Hiding quite happily in the shadows, the maison is far above and beyond the norm. Buying into Margiela is buying into a movement; entering a Margiela store is more than a shopping trip and likewise, wearing Margiela is so much more. These aren’t just clothes; this is a way of life. Purchasing a Margiela piece must feel like joining the Mafia of the fashion industry: they are one elusive, close-knit cocoon of a network labouring away underground: dropping little crumbs of hidden codes to be found and decoded for all those who are on the lookout and wish to see. All very Hansel and Gretel, don’t you think?

So, with this strict no logo philosophy, they codify their world to the tiniest degree. Those white tags and four signature stitches are part of an intimate numerical system. Three rows of ten numbers are printed on each of his labels and above his shops. Collections are identified by a circled number. Stores are never listed in phone books. Packaging is monochrome and logo free. Seating is mostly first-come, first-served, snubbing the industry standard of seating hierarchy. Hallelujah! Some equality.

The difference is definitely in the detail, and it’s this, their code of conduct that sets them apart from the industry standard. Conceptually speaking, they’re on a different level, bringing forward intellectually challenging collections season after season. Margiela was christened one of the six Antwerps and is the grandfather of European avant-garde, after all: deconstructing and reconstructing has always been the name of his game. He is famous for his innovations: for his ingenious solutions to how a garment can be reimagined. You could call it clever recycling, but it definitely goes beyond that. It’s more like seeing beyond the garment and then resuscitating the life back into it. As the Queen Bee said when in the thick of it, it’s not about being destructive but rather a way of “bringing them [clothes] back to life in a different form.”

Not surprisingly, the medium through which Maison Martin Margiela reveal their next movement is different and more distinguished than anything anyone is doing right now.
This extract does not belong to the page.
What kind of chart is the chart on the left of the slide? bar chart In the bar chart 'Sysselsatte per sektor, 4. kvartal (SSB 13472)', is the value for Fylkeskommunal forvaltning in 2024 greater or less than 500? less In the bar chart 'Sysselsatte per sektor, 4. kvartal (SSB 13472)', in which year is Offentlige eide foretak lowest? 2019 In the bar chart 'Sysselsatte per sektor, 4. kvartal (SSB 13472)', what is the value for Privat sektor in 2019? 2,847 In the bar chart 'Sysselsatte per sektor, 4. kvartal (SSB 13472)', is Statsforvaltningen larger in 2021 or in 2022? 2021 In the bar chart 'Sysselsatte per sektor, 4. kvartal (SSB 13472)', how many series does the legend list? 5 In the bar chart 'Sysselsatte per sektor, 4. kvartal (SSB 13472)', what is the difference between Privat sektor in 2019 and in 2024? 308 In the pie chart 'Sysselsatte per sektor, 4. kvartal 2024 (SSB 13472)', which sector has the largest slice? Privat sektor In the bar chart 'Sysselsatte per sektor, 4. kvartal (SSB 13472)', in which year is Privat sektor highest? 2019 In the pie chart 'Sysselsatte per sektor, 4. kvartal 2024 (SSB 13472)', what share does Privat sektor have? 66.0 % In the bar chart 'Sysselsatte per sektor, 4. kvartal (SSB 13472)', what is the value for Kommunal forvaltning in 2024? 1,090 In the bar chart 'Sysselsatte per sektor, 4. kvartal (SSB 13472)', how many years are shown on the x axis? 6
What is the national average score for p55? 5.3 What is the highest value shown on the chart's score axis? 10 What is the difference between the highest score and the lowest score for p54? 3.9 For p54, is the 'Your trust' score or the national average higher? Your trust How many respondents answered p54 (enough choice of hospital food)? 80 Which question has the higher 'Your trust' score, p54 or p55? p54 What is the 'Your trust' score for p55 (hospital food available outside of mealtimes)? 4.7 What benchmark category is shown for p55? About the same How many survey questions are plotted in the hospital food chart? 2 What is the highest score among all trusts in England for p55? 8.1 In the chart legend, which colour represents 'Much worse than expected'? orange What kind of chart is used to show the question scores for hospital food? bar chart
Collections, for example, have been shown in dilapidated warehouse spaces; in disused subway cars; in the stairwell of a crumbling town house. On one particular occasion, press were instructed to travel to some street corner in the French capital and await the arrival of a Routemaster bus (filled with the former designer’s friends all wearing his new season’s designs). The video sent out after the event only added to the characteristically surreal nature of it. “Please turn your TV this way up,” read the instructions. The entire show had  been filmed on its side and oom- pah- oom-pah went the Belgian brass band in the background.

For his final collection, Margiela went the introspective route and celebrated all that had been before. It was a very fitting end to a very memorable journey. Of course, all of the models were faceless – a loyal nod to the designer’s lifelong obsession with anonymity – and the white lab coat (the house uniform) came out in various forms, including the final bow, when the entire staff emerged on the runway rather than Margiela himself. The anniversary proved the maison was light years ahead of its time. Ever since that collection and Margiela’s departure, the brand has continued to take giant leaps for mankind – collections continue to push, shove and prod the very definition of clothing – and you can guarantee every show will be another deconstructed rollercoaster of a ride that will have you on the edge of your seat all the way through.

The late McQueen said, “Of course I like Martin Margiela. I’m wearing him now. His clothes are special because of the attention to detail. He thinks about everything, the cuff of a jacket, the construction of an armhole, the height of a shoulder. I think it’s very much about cut, proportion and shape, the simplicity of it, the pared down-ness of it. His clothes are modern classics.” The hand of Margiela has been firmly removed, but the maison has kept the cult going with resounding success. True to form, the maison remains as removed from the hysteria and histrionics that surround the fashion industry as ever: and that’s how it should be. While their silence is maintained, the work continues to speak volumes.